The Safety and Security Committee (SSC) has been working closely with Police Services to incorporate, not only new evacuation maps, but emergency preparedness flip books in every campus or office space on the Pittsburg campus.

“With regards to the flip books, they were designed for DVC and upon initial review the detailed content needs to reviewed and edited for LMC. This work is still underway,” said Safety and Security Committee Chair Carlos Montoya.

The flip books will include general, all-encompassing safety information that demonstrates the proper reaction protocol that students and staff will be expected to follow if they encounter an emergency on campus.

“It’s breaking emergency down to its simplest form. The maps and flip books are a real handy resource to have that we hope people will take the time to look at,” said Wehrmeister.

In addition to the new maps and flip books, which are still being edited and improved by the committee, Police Services recently conducted multiple emergency preparedness trainings.

Wehrmeister and the Police Department conducted a safety training Nov. 8 with the employees who work in the Office of Instruction.

The office provides academic management and support for all instructional programs, supervising instructional faculty and classified staff who work with students daily. Prior to last Friday, Office of Instruction personnel had not undergone emergency preparedness training for a significant period of time.

As part of the training, Wehrmeister visited each individual office to talk about what you could do in an emergency situation. “What I liked was when he came into our offices, because the physical layout of every room is completely different,” said Eileen Valenzuela, Office of Instruction supervisor.

Not only did Police Services conduct training with the Office of Instruction, but with many other groups on campus as well.

“This past Friday we had an emergency preparedness training with Student Life, leadership students, student employees… and those students become ambassadors for safety on campus,” said Wehrmeister.

The Safety and Security Committee has also assigned each of its members an area or building of responsibility they are expected to cover in the event of an evacuation or shelter in place.

“The document is called the Safety Support Team and is designed to ensure that there are roles during an emergency/evacuation,” said Montoya.

Not only are committee members assigned areas of responsibility during potential emergency situations, but police aides and officers are trained to go to the source of the problem, whether it be a fire alarm or otherwise, in an emergency situation as well.

The Contra Costa Community College District Police Department trains their officers to go straight to the source, yet in situations such as school shootings, there is no predetermined response to the issue.

“How do we prepare for the unpreparable? We focus and train for the things that we can control,” said Wehrmeister.

It all boils down to two potential responses, according to the district police department: evacuation from the premises or lockdown/shelter in place.

The fear of potential school shootings at any college in our area has become a predominant concern of members of the LMC student body, as there has been a significant increase in active school shootings recently. This week, Thursday Nov. 14, a school shooting at Saugus High School in Santa Clarita, California left two dead and several injured.

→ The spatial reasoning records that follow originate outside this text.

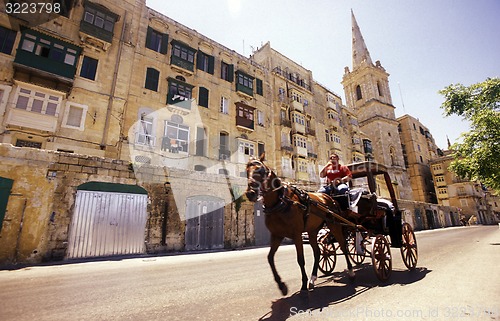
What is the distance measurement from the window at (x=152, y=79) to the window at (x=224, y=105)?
6.54 m

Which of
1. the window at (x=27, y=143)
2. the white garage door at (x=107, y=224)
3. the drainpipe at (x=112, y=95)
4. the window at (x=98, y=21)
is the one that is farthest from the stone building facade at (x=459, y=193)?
the window at (x=27, y=143)

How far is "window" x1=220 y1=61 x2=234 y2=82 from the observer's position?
24984 mm

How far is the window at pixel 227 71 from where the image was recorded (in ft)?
82.0

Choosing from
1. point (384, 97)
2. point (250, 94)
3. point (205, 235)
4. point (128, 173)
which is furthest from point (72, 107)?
point (384, 97)

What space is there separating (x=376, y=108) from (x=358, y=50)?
14902 millimetres

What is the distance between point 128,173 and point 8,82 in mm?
11361

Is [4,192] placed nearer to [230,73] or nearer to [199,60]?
[199,60]

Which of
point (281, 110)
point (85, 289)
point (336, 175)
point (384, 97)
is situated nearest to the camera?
point (85, 289)

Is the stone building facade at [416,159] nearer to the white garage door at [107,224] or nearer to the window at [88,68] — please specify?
the white garage door at [107,224]

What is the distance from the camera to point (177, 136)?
20047 millimetres

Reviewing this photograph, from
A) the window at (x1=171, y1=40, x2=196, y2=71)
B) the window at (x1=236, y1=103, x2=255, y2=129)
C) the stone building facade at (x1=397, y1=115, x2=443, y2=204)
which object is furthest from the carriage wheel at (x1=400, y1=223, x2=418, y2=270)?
the stone building facade at (x1=397, y1=115, x2=443, y2=204)

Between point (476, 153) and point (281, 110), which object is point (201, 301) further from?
point (281, 110)

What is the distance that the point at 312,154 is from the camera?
30609 mm

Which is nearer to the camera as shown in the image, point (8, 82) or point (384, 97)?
point (8, 82)
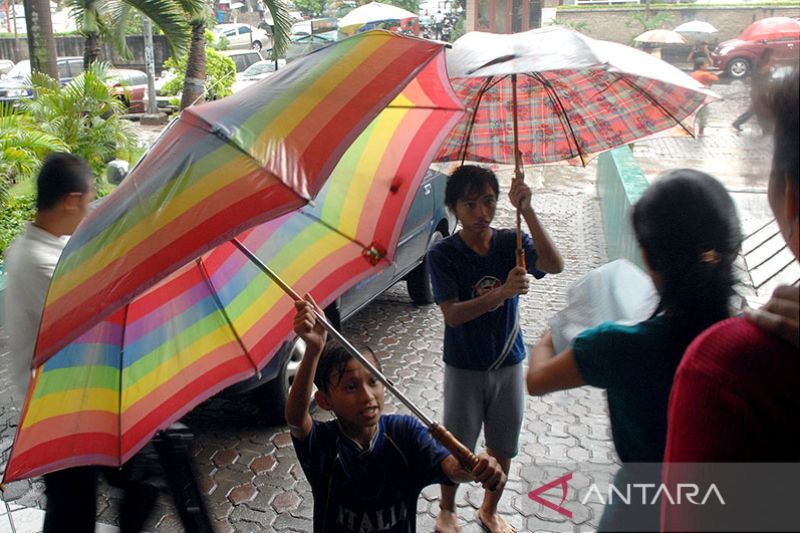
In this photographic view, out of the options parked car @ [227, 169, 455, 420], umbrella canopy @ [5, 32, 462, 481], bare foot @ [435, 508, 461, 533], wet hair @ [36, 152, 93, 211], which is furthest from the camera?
parked car @ [227, 169, 455, 420]

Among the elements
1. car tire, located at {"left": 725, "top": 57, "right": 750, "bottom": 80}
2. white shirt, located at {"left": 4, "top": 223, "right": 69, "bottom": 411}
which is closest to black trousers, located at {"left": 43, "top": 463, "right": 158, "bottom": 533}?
white shirt, located at {"left": 4, "top": 223, "right": 69, "bottom": 411}

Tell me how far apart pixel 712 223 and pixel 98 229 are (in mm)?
1519

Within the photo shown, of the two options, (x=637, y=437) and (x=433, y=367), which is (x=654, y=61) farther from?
(x=433, y=367)

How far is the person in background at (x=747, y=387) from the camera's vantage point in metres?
1.02

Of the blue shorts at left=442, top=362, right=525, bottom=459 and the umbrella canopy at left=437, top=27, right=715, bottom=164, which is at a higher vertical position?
the umbrella canopy at left=437, top=27, right=715, bottom=164

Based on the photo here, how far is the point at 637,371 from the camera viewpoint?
5.56ft

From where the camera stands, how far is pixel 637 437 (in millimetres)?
1729

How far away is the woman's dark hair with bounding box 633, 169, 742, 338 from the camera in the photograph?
168 centimetres

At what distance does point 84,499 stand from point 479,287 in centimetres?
179

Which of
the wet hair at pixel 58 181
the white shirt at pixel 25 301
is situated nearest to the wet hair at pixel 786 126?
the white shirt at pixel 25 301

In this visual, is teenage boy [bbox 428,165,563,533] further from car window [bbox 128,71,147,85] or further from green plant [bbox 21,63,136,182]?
car window [bbox 128,71,147,85]

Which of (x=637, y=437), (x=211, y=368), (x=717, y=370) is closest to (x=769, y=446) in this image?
(x=717, y=370)

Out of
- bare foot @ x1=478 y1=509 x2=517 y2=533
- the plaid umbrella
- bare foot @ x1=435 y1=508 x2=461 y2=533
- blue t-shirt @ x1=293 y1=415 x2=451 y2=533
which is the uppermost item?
the plaid umbrella

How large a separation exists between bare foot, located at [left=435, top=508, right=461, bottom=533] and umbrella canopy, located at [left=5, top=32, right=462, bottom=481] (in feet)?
5.46
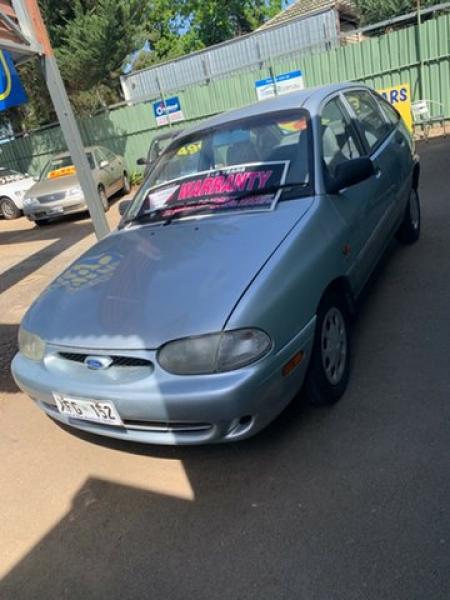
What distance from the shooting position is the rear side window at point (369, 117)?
3.98m

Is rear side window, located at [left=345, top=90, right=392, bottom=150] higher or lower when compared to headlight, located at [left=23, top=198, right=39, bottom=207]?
higher

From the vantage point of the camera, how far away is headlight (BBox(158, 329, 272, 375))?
2.17m

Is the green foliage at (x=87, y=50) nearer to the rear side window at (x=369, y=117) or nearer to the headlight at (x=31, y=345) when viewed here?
the rear side window at (x=369, y=117)

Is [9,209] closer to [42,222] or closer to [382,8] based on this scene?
[42,222]

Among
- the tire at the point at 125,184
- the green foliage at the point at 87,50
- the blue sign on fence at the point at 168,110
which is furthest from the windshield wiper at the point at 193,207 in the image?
the blue sign on fence at the point at 168,110

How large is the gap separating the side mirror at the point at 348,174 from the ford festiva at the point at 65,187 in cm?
751

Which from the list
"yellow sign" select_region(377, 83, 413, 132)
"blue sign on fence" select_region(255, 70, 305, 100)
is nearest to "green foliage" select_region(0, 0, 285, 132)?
"blue sign on fence" select_region(255, 70, 305, 100)

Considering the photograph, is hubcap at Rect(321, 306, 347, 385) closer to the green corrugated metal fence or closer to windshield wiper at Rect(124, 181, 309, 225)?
windshield wiper at Rect(124, 181, 309, 225)

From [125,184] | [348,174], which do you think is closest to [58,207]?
[125,184]

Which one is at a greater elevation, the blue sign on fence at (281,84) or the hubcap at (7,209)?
the blue sign on fence at (281,84)

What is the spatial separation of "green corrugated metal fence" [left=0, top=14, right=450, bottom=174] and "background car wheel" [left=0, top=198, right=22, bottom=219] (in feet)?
13.2

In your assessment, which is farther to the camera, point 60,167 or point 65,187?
point 60,167

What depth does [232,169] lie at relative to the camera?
3.38 meters

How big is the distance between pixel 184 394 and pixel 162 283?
657 millimetres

Mike Kuhlman, deputy superintendent of the William S. Hart Union High School District where the shooting took place, said that school officials were “in the process of formulating a plan to care for our school and our community,” yet they did not have a solid safety plan yet.

The Safety and Security Committee and Police Services at Los Medanos College are constantly working to improve safety measures on campus, and educate the college community about emergency preparedness, but they still have work to do in preparing for these types of mass shooter emergencies.

“The committee’s intention is to be more nimble and flexible in responding to safety issues. Members believe that by making it an ‘operational’ group, it can better advise the Business Office and Police Department and provide prompter responses to safety issues,” said LMC President Bob Kratochvil.